- Seagate and Western Digital dominate trustworthiness rankings in massive real-world data sets
- The annualized failure rate falls to 1.36% at 344,196 units
- Vibration emerges as suspected cause behind sudden reliability collapse
Backblaze has released its 2025 drive reliability data, offering one of the clearest large-scale snapshots of hard drive performance in active data centers.
The cloud storage and data backup company examined 344,196 drives that collectively ran for 115,638,676 days during the year and found that 4,317 drives in the group failed, resulting in an annualized failure rate (AFR) of 1.36%.
Despite the failure, the figure is an improvement on the previous year’s 1.57% and continues a gradual decline from previous results, with every model in the fleet recording at least one failure, reinforcing that no hard drive is immune to wear and tear or operational stress.
Unit Reliability Trends Show Steady Improvement
However, several units stood out as having exceptionally low failure rates.
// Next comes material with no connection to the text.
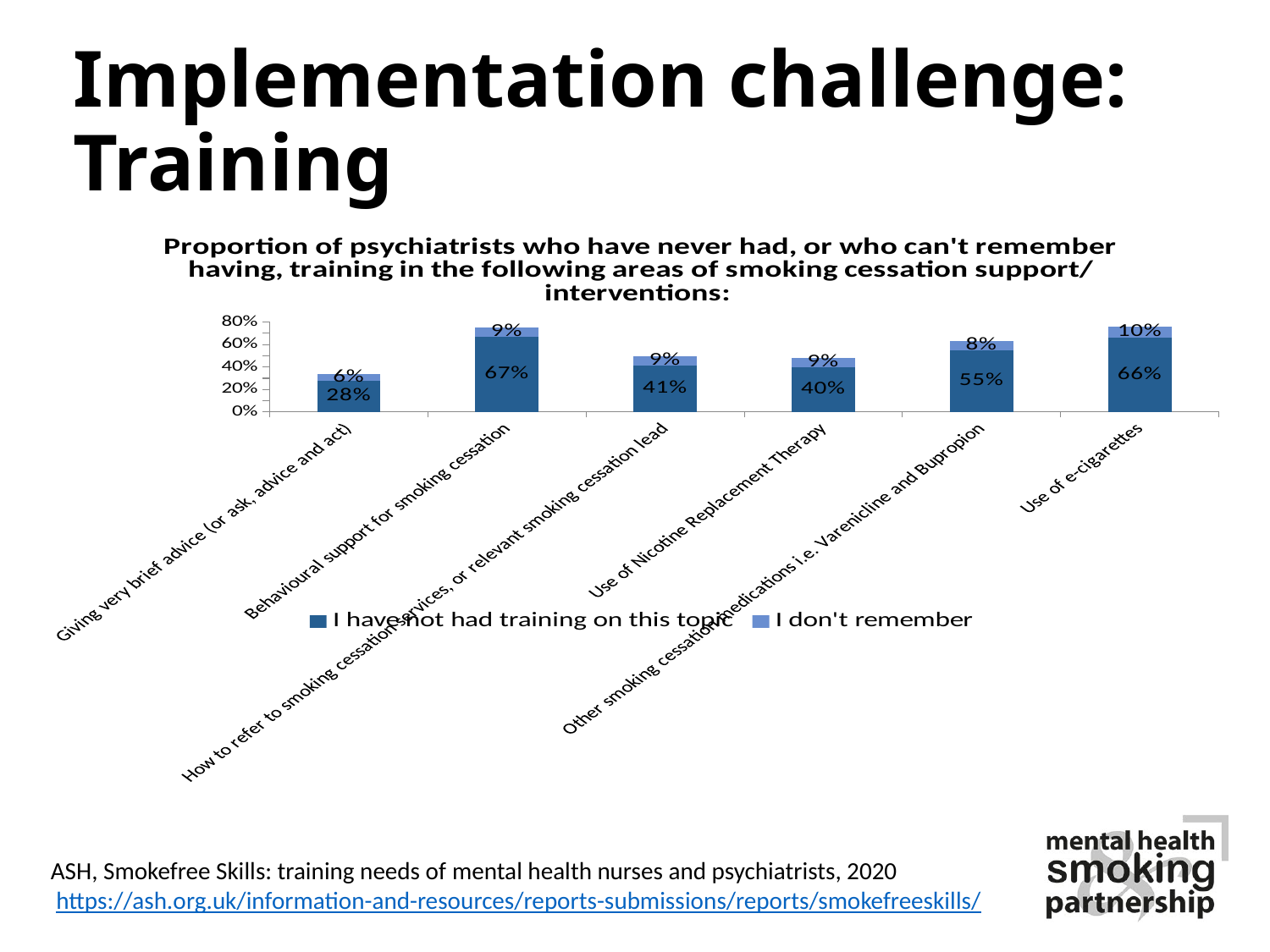
How many categories are shown on the x axis of the chart? 6 What is the difference between the 'I have not had training on this topic' values for Use of e-cigarettes and Giving very brief advice (or ask, advice and act)? 38% Which is larger: the 'I have not had training on this topic' value for Other smoking cessation medications i.e. Varenicline and Bupropion or for How to refer to smoking cessation services, or relevant smoking cessation lead? Other smoking cessation medications i.e. Varenicline and Bupropion How many series does the chart legend list? 2 What is the value of 'I have not had training on this topic' for Behavioural support for smoking cessation? 67% Which category has the highest value for 'I don't remember'? Use of e-cigarettes What is the value of 'I don't remember' for Use of e-cigarettes? 10% What is the total of the stacked bar for Other smoking cessation medications i.e. Varenicline and Bupropion? 63% What type of chart is shown on the slide? Stacked bar chart What is the value of 'I have not had training on this topic' for Use of Nicotine Replacement Therapy? 40% What are the two series named in the chart legend? I have not had training on this topic; I don't remember Which category has the lowest value for 'I have not had training on this topic'? Giving very brief advice (or ask, advice and act)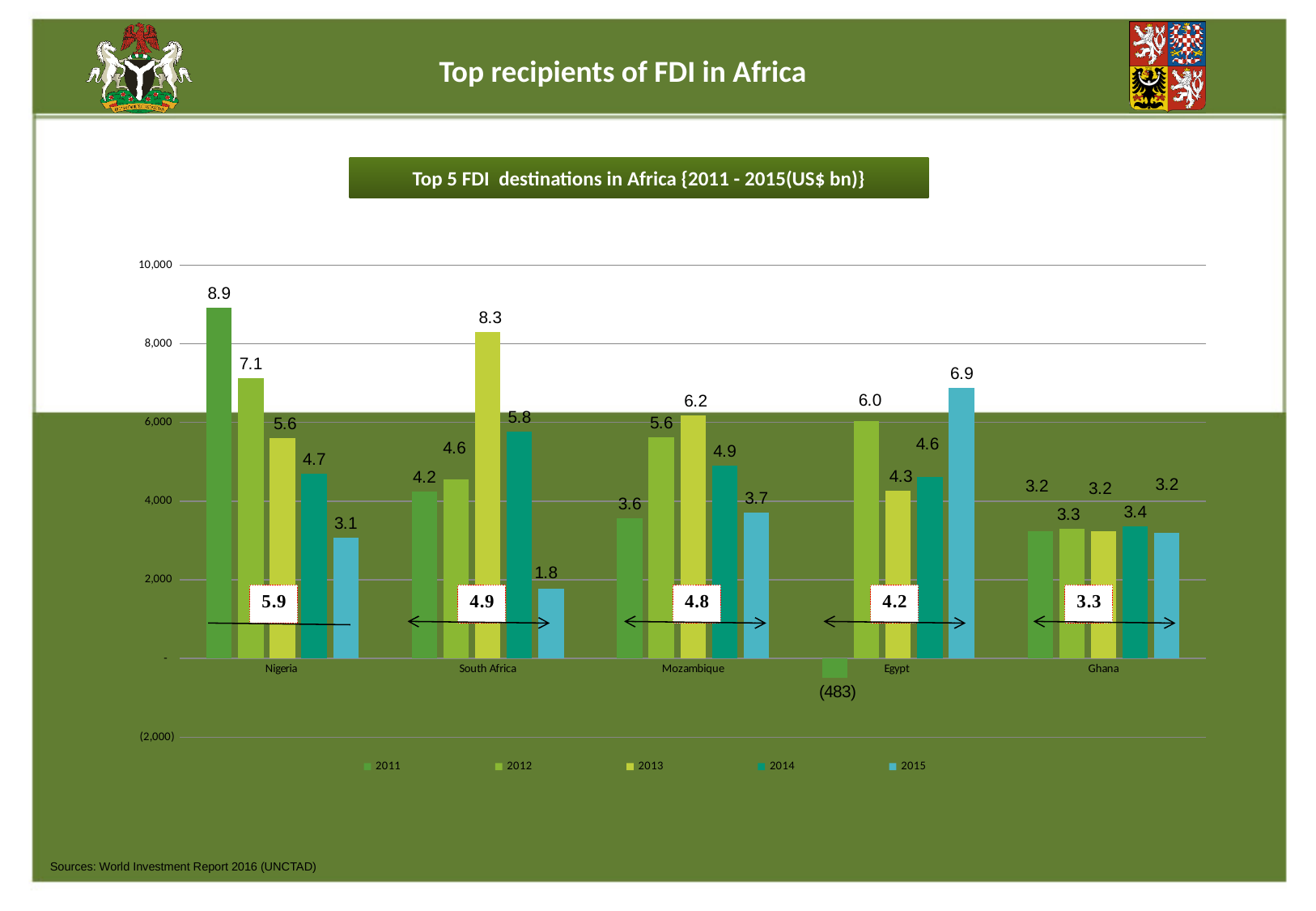
What is the value for Egypt in 2015? 6.9 What is the value for Nigeria in 2011? 8.9 What is the value for South Africa in 2013? 8.3 What is the value for Mozambique in 2012? 5.6 Which country has the highest value in 2011? Nigeria Do Nigeria's values rise or fall from 2011 to 2015? fall Which is larger, Mozambique's 2013 value or Egypt's 2013 value? Mozambique's 2013 value How many series does the legend list? 5 What kind of chart is shown on the slide? bar chart What is the difference between Nigeria's 2011 value and its 2015 value? 5.8 Which country has the lowest value in 2015? South Africa How many countries are shown on the x axis? 5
The Seagate ST16000NM002J 16TB recorded only one failure during the year.
Western Digital WUH722626ALE6L4 26TB also recorded a single failure, although it was only deployed for a quarter.
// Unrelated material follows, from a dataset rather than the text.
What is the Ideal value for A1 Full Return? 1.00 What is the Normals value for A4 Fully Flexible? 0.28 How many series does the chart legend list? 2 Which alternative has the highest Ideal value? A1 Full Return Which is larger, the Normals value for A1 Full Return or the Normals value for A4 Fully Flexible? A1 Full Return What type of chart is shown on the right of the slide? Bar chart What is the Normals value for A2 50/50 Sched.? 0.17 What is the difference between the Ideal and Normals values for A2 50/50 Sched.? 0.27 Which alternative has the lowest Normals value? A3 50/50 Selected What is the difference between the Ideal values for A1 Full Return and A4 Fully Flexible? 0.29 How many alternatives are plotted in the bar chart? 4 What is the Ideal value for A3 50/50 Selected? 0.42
Toshiba’s MG09ACA16TE 16TB followed with three failures, while the Seagate ST12000NM000J 12TB and HGST HMS5C4040BLE640 4TB recorded four and five failures, respectively.
While those results support the Seagate and Western Digital models as performing well in this data set, the same report identified drives with high quarterly failure rates.
In Q4 2025, the HGST HUH728080ALE600 8TB recorded a failure rate of 10.29%, marking the first double-digit figure for that model.
Backblaze investigated possible environmental causes, including temperature and airflow, but ruled them out.
Vibration is now considered a possible factor, although these units are approximately 7.5 years old and are already scheduled for retirement.
Other drives with notable rates in the fourth quarter include the 10TB Seagate ST10000NM0086 at 5.23% and the 16TB Toshiba MG08ACA16TEY at 4.14%.
Toshiba’s figure represents a significant drop from 16.95% in the previous quarter, following a firmware update aimed at fixing the issue.
The rate is still higher than the fleet average, but further normalization is expected as the rollout of the updated firmware continues.
Beyond reliability metrics, the report also reveals that storage economics continue to change as HDD capacity continues to increase.
However, the cost per gigabyte had been trending downward before supply disruptions in late 2025 hit memory and storage components.
Despite still being cheaper than SSDs and RAM per gigabyte, HDD prices have increased and the Seagate Barracuda 24TB now sells for $389.99 on Newegg, a 56% increase from its $249.99 price a few months ago.
These results suggest that reliability gains are incremental rather than dramatic, and that disk age, workload, and environment remain critical variables.
While the aggregate AFR has improved, the performance of individual models still varies significantly.
Therefore, careful deployment decisions need to be made that consider workload demands and even data handling patterns at the CPU level.